Thornton is the poster boy for living the true American dream of a rags-to-riches story. He moved to Los Angeles, with no industry contacts, but a passion for creativity.

Born in Hot Springs, Arkansas, he is the eldest of three boys who grew up in a home with no running water or electricity. He colourfully recounts that suppers often consisted of freshly cooked squirrel and turtle soup. His father, Billy-Ray was a history teacher who died when Thornton was 18, and his mother, Virginia, was a psychic.

“I call her every time I fly. I just say: ‘Hey, mom what do you think? Is the plane going to get there.’ She’s like: ‘Yeah, it’s going to get there,’” he laughs.

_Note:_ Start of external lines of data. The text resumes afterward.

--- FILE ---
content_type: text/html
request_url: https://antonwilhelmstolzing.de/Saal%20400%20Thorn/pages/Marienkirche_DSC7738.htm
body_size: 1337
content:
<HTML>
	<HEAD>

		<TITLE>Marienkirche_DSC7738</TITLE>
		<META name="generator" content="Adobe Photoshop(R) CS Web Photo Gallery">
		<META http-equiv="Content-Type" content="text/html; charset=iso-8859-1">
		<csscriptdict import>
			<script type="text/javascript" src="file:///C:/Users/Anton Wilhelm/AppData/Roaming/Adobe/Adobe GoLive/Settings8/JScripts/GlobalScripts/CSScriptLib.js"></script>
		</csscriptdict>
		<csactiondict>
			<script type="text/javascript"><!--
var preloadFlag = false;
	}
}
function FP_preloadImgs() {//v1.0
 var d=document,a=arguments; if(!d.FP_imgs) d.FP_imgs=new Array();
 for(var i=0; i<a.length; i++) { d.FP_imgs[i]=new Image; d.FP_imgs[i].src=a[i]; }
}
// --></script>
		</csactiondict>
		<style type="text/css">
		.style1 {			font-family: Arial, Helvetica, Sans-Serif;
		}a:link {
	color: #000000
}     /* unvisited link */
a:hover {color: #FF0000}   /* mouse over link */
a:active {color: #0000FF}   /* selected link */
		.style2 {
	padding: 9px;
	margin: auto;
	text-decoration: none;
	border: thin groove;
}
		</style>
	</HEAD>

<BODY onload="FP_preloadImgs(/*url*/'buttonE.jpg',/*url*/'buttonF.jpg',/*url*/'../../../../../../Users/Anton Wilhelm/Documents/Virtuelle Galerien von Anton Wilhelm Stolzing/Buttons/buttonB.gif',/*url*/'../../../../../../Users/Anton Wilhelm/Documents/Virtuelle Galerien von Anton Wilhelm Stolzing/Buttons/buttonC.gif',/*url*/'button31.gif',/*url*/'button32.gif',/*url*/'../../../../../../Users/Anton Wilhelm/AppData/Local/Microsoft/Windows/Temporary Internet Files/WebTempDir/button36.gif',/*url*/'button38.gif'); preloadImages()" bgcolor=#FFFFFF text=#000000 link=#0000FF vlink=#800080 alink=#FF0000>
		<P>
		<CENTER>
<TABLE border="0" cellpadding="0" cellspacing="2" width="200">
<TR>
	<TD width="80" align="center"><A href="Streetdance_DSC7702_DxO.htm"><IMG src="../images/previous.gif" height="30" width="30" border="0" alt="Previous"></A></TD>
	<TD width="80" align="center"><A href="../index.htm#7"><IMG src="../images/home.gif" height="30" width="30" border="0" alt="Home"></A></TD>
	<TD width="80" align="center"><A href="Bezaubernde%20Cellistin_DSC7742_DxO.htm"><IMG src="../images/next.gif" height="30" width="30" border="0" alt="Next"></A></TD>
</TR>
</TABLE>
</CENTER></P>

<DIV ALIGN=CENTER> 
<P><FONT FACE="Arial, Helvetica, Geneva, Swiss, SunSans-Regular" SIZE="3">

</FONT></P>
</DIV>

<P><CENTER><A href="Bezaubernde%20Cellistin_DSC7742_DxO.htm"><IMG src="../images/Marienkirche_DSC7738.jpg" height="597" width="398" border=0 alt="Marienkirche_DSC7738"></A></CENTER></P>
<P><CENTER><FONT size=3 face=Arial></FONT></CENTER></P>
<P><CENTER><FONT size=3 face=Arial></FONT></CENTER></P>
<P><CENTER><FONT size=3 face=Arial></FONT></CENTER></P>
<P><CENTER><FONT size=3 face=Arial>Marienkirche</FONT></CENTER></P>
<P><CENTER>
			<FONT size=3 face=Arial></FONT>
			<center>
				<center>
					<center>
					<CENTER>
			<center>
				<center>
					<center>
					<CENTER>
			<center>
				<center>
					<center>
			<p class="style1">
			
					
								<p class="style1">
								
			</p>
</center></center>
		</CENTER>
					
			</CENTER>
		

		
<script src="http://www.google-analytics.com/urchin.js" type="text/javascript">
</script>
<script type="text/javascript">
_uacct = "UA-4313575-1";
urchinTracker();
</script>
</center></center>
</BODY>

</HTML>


A veteran of five marriages, Thornton has four children – a 30-year-old daughter, Amanda, with first wife, Melissa; sons William, 18 and Harry, 17, with fourth wife, Pietra, a former Playboy model; and Bella with Connie, a special-effects make-up artist. He was once engaged to actress Laura Dern, but left her for Jolie. Thornton says: “I would never get married again. There is no sense in it. I don’t even know what it means. Besides, this is the longest relationship I’ve been in, so why risk it by getting married?”

He dropped out of university, and worked in a sawmill and laid asphalt. A baseball rookie, he had ambitions of going pro, but he broke his collarbone while trying out for the Kansas City Royals which saw an end to that dream. In 1981, he moved to Los Angeles where for more than a decade he struggled to make it in show business. He even lived in his car for a while and once ended up in the hospital suffering from malnutrition. “My diet consisted of just potatoes,” he has said.

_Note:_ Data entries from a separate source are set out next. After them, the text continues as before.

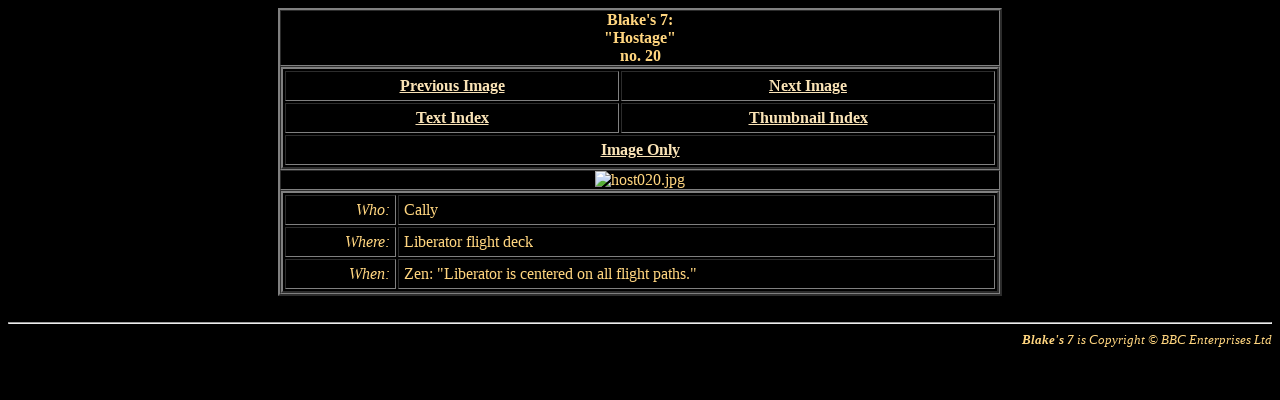

--- FILE ---
content_type: text/html
request_url: https://framecaplib.com/b7lib/html/episodes/images/hostage/host020.htm
body_size: 1907
content:
<html>
<head>
  <TITLE>host020.jpg</TITLE>
</head>

<body bgcolor="Black" text="#FFD57F" link="#FAE3B6" vlink="#CE9111" alink="White">

<table width="724" border="2" cellspacing="0" cellpadding="0" align="CENTER">
  <tr>
    <td align="CENTER" valign="MIDDLE">
      <b>Blake's 7:<br>
      &quot;Hostage&quot;<br>
      no. 20</b>
    </td>
  </tr>

  <tr>
    <td>
      <table width="100%" border="2" cellspacing="2" cellpadding="5" align="CENTER" cols="2">
        <tr>
          <td align="CENTER"><b><a href="host019.htm">Previous Image</a></b></td>
          <td align="CENTER"><b><a href="host021.htm">Next Image</a></b></td>
        </tr>

        <tr>
          <td align="CENTER"><b><a href="../../indices/hostage/text01.htm#host020">Text Index</a></b></td>
          <td align="CENTER"><b><a href="../../indices/hostage/thumb01.htm#host020">Thumbnail Index</a></b></td>
        </tr>

        <tr>
          <td colspan="2" align="CENTER"><b><a href="../../../../images/hostage/host020.jpg">Image Only</a></b></td>
        </tr>
      </table>
    </td>
  </tr>

  <tr>
    <td align="CENTER" valign="MIDDLE">
      <img src="../../../../images/hostage/host020.jpg" border=0 alt="host020.jpg">
    </td>
  </tr>

  <tr>
    <td>
      <table width="100%" border="2" cellspacing="2" cellpadding="5" align="CENTER">
        <tr>
          <td align="RIGHT"><I>Who:</I></td>
          <td>Cally</td>
        </tr>
        <tr>
          <td ALIGN=RIGHT><I>Where:</I></td>
          <td>Liberator flight deck</td>
        </tr>
        <tr>
          <td ALIGN=RIGHT><I>When:</I></td>
          <td>Zen: &quot;Liberator is centered on all flight paths.&quot;</td>
        </tr>
      </table>
    </td>
  </tr>
</table>

<br>
<hr align="CENTER">
<div align="RIGHT" style="font-size: small; font-style: italic;">
  <b>Blake's 7</b> is Copyright &copy; BBC Enterprises Ltd<br>
</div>

</body>
</html>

After his triumph of writing, directing and starring in Sling Blade (“I wrote it in nine days,” he says), Thornton has turned in excellent supporting performances in films such as: The Apostle, Primary Colors, A Simple Plan and Armageddon. In 2000, he directed and produced a lyrical adaptation of Cormac McCarthy’s novel, All the Pretty Horses (which starred Matt Damon and Penelope Cruz) and he wrote the script for The Gift.

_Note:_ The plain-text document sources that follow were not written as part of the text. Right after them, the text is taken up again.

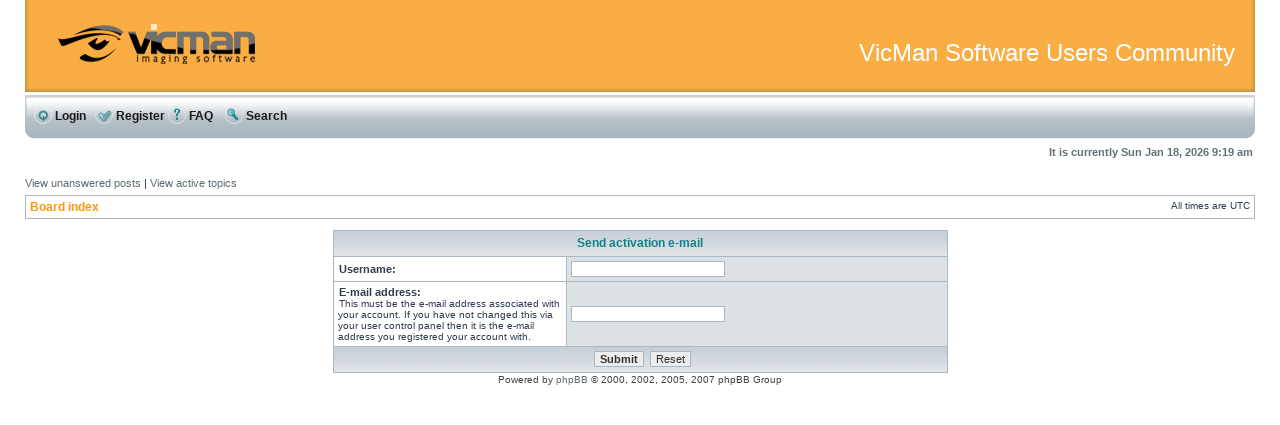

--- FILE ---
content_type: text/html; charset=UTF-8
request_url: http://room.vicman.net/ucp.php?mode=resend_act&sid=854a44d19b4a031ea2241ff7369d0dcd
body_size: 2920
content:
<!DOCTYPE html PUBLIC "-//W3C//DTD XHTML 1.0 Transitional//EN" "http://www.w3.org/TR/xhtml1/DTD/xhtml1-transitional.dtd">
<html xmlns="http://www.w3.org/1999/xhtml" dir="ltr" lang="en-gb" xml:lang="en-gb">
<head>

<meta http-equiv="content-type" content="text/html; charset=UTF-8" />
<meta http-equiv="content-language" content="en-gb" />
<meta http-equiv="content-style-type" content="text/css" />
<meta http-equiv="imagetoolbar" content="no" />
<meta name="resource-type" content="document" />
<meta name="distribution" content="global" />
<meta name="copyright" content="2000, 2002, 2005, 2007 phpBB Group" />
<meta name="keywords" content="" />
<meta name="description" content="" />
<meta http-equiv="X-UA-Compatible" content="IE=EmulateIE7" />
<title>VicMan Software Users Community &bull; User Control Panel &bull; Send activation e-mail</title>

<link rel="stylesheet" href="./styles/subsilver2/theme/stylesheet.css" type="text/css" />

<script type="text/javascript">
// <![CDATA[

function popup(url, width, height, name)
{
	if (!name)
	{
		name = '_popup';
	}

	window.open(url.replace(/&amp;/g, '&'), name, 'height=' + height + ',resizable=yes,scrollbars=yes,width=' + width);
	return false;
}

function jumpto()
{
	var page = prompt('Enter the page number you wish to go to:', '');
	var per_page = '';
	var base_url = '';

	if (page !== null && !isNaN(page) && page == Math.floor(page) && page > 0)
	{
		if (base_url.indexOf('?') == -1)
		{
			document.location.href = base_url + '?start=' + ((page - 1) * per_page);
		}
		else
		{
			document.location.href = base_url.replace(/&amp;/g, '&') + '&start=' + ((page - 1) * per_page);
		}
	}
}

/**
* Find a member
*/
function find_username(url)
{
	popup(url, 760, 570, '_usersearch');
	return false;
}

/**
* Mark/unmark checklist
* id = ID of parent container, name = name prefix, state = state [true/false]
*/
function marklist(id, name, state)
{
	var parent = document.getElementById(id);
	if (!parent)
	{
		eval('parent = document.' + id);
	}

	if (!parent)
	{
		return;
	}

	var rb = parent.getElementsByTagName('input');
	
	for (var r = 0; r < rb.length; r++)
	{
		if (rb[r].name.substr(0, name.length) == name)
		{
			rb[r].checked = state;
		}
	}
}


// ]]>
</script>
</head>
<body class="ltr">

<a name="top"></a>

<div id="wrapheader">

	<div id="logodesc">
		<table width="100%" cellspacing="0" style="background-color: #faad42;">
		<tr>
			<td class="leftcell"><a href="./index.php?sid=7dcd096671c40fab0fdd2dd7ca1dbd4f"><img src="./styles/subsilver2/imageset/logo_phpBB.gif" width="199" height="83" alt="" title="" /></a></td>
			<td class="rightcell" width="100%"><h1 style="color: white; font-weight: normal; font-family: 'Arial Black', Arial, Verdana, 'Trebuchet MS', Helvetica, sans-serif; font-size: 24px; padding: 0px 10px 10px 0px;">VicMan Software Users Community</h1></td>
		</tr>
		</table>
	</div><div id="menubar">
		<table width="100%" cellspacing="0" cellpadding="0">
		<tr>
            <td style="padding: 0px; width: 7px;" align="left"><img src="./styles/subsilver2/theme/images/mainmenu_left.gif" alt="" width="7" height="52" /></td>
			<td class="mainmenu">
				<a href="./ucp.php?mode=login&amp;sid=7dcd096671c40fab0fdd2dd7ca1dbd4f" class="mainmenulink"><img src="./styles/subsilver2/theme/images/icon_mini_login.gif" width="18" height="18" alt="*" /> Login</a>&nbsp; &nbsp;<a href="./ucp.php?mode=register&amp;sid=7dcd096671c40fab0fdd2dd7ca1dbd4f" class="mainmenulink"><img src="./styles/subsilver2/theme/images/icon_mini_register.gif" width="18" height="18" alt="*" /> Register</a>
									
				<a href="./faq.php?sid=7dcd096671c40fab0fdd2dd7ca1dbd4f" class="mainmenulink"><img src="./styles/subsilver2/theme/images/icon_mini_faq.gif" width="18" height="18" alt="*" /> FAQ</a>
				&nbsp; &nbsp;<a href="./search.php?sid=7dcd096671c40fab0fdd2dd7ca1dbd4f" class="mainmenulink"><img src="./styles/subsilver2/theme/images/icon_mini_search.gif" width="18" height="18" alt="*" /> Search</a>			</td>
            <td style="padding: 0px; width: 8px;" align="right"><img src="./styles/subsilver2/theme/images/mainmenu_right.gif" alt="" width="8" height="52" /></td>
		</tr>
		</table>
	</div>

	<div id="datebar">
		<table width="100%" cellspacing="0">
		<tr>
			<td class="gensmall"></td>
			<td class="gensmall" align="right">It is currently Sun Jan 18, 2026 9:19 am<br /></td>
		</tr>
		</table>
	</div>

</div>

<div id="wrapcentre">

		<p class="searchbar">
		<span style="float: left;"><a href="./search.php?search_id=unanswered&amp;sid=7dcd096671c40fab0fdd2dd7ca1dbd4f">View unanswered posts</a> | <a href="./search.php?search_id=active_topics&amp;sid=7dcd096671c40fab0fdd2dd7ca1dbd4f">View active topics</a></span>
			</p>
	
	<br style="clear: both;" />

	<table class="tablebg" width="100%" cellspacing="1" cellpadding="0" style="margin-top: 5px;">
	<tr>
		<td class="row1">
			<p class="breadcrumbs"><a href="./index.php?sid=7dcd096671c40fab0fdd2dd7ca1dbd4f">Board index</a></p>
			<p class="datetime">All times are UTC </p>
		</td>
	</tr>
	</table>
	<br />
<div align="center">

<form action="./ucp.php?mode=resend_act&amp;sid=7dcd096671c40fab0fdd2dd7ca1dbd4f" method="post">

<table class="tablebg" width="50%" cellspacing="1" cellpadding="4" border="0">
<tr>
	<th colspan="2">Send activation e-mail</th>
</tr>
<tr>
	<td class="row1" width="38%"><b class="genmed">Username: </b></td>
	<td class="row2"><input type="text" class="post" name="username" size="25" value="" /></td>
</tr>
<tr>
	<td class="row1"><b class="genmed">E-mail address: </b><br /><span class="gensmall">This must be the e-mail address associated with your account. If you have not changed this via your user control panel then it is the e-mail address you registered your account with.</span></td>
	<td class="row2"><input type="text" class="post" name="email" size="25" maxlength="100" value="" /></td>
</tr>
<tr>
	<td class="cat" colspan="2" align="center"><input type="submit" name="submit" value="Submit" class="btnmain" />&nbsp;&nbsp;<input type="reset" value="Reset" name="reset" class="btnlite" /></td>
</tr>
</table>
<input type="hidden" name="creation_time" value="1768727988" />
<input type="hidden" name="form_token" value="01e530b181421ca54d35a9800a131f48d1b0c037" />

</form>

</div>

<img src="./cron.php?cron_type=tidy_search&amp;sid=7dcd096671c40fab0fdd2dd7ca1dbd4f" width="1" height="1" alt="cron" /></div>

<!--
	We request you retain the full copyright notice below including the link to www.phpbb.com.
	This not only gives respect to the large amount of time given freely by the developers
	but also helps build interest, traffic and use of phpBB3. If you (honestly) cannot retain
	the full copyright we ask you at least leave in place the "Powered by phpBB" line, with
	"phpBB" linked to www.phpbb.com. If you refuse to include even this then support on our
	forums may be affected.

	The phpBB Group : 2006
//-->

<div id="wrapfooter">
		<span class="copyright">Powered by <a href="http://www.phpbb.com/">phpBB</a> &copy; 2000, 2002, 2005, 2007 phpBB Group
	</span>
</div>

</body>
</html>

One of his most memorable roles to date was in Marc Forster’s Monster’s Ball, for which co-star Halle Berry won the Oscar for Best Actress. It’s a visceral masterpiece of a film which has Thornton burning up the screen as a racist prison guard who finds his life falling apart. Other roles include a barber of few words in the Coen brothers’ The Man Who Wasn’t There; a rather unpleasant store Santa Claus in the comedy, Bad Santa; a turn as historical hero, Davy Crocket in The Alamo, and the US President in Love Actually.

As an Oscar-winning screenwriter who suffered from dyslexia as a child, Thornton has defied all the odds of achieving greatness. Yet, he still refuses to buy a computer and continues to write his screenplays in long hand. “Writing in long hand is a better thinking process for me and even if I knew how to type I wouldn’t do it. I write in an extreme of consciousness,” he says.

Thornton’s latest work is Jayne Mansfield’s Car, which stars John Hurt, Kevin Bacon, Robert Duvall and an 82-year-old Tippi Hedren. Set in Alabama in 1969, the drama is about two families from different countries whose cultures clash. He explains his inspiration for writing the screenplay after a break of almost a decade. “It’s a story I’ve had in my head for a long time, and because of the state of the movie business right now where every movie is directed towards people who play video games, I thought well, if I’m going to do the movies I want to do, I will have to write it myself.

“I’ve always fancied playing a character in the Sixties, those were the good days. Today, we’re witnessing the breakdown of social interaction which ironically is as a result of social media.”

He adds: “Besides, I needed something to do as I’m not the vacation type. I’ve never gone on vacation. The idea of going to the Bahamas and sitting there like those Corona commercials and listening to the water just drives me out of my mind. I need to be productive. I can just about do a day out in Disneyland with my kid.”

And with that, Thornton leaves the room as charismatically as he entered it.

• The Billy Bob Tapes: A Cave Full of Ghosts published by William Morrow is out now, £18.99. Jayne Mansfield’s Car will be released later this year.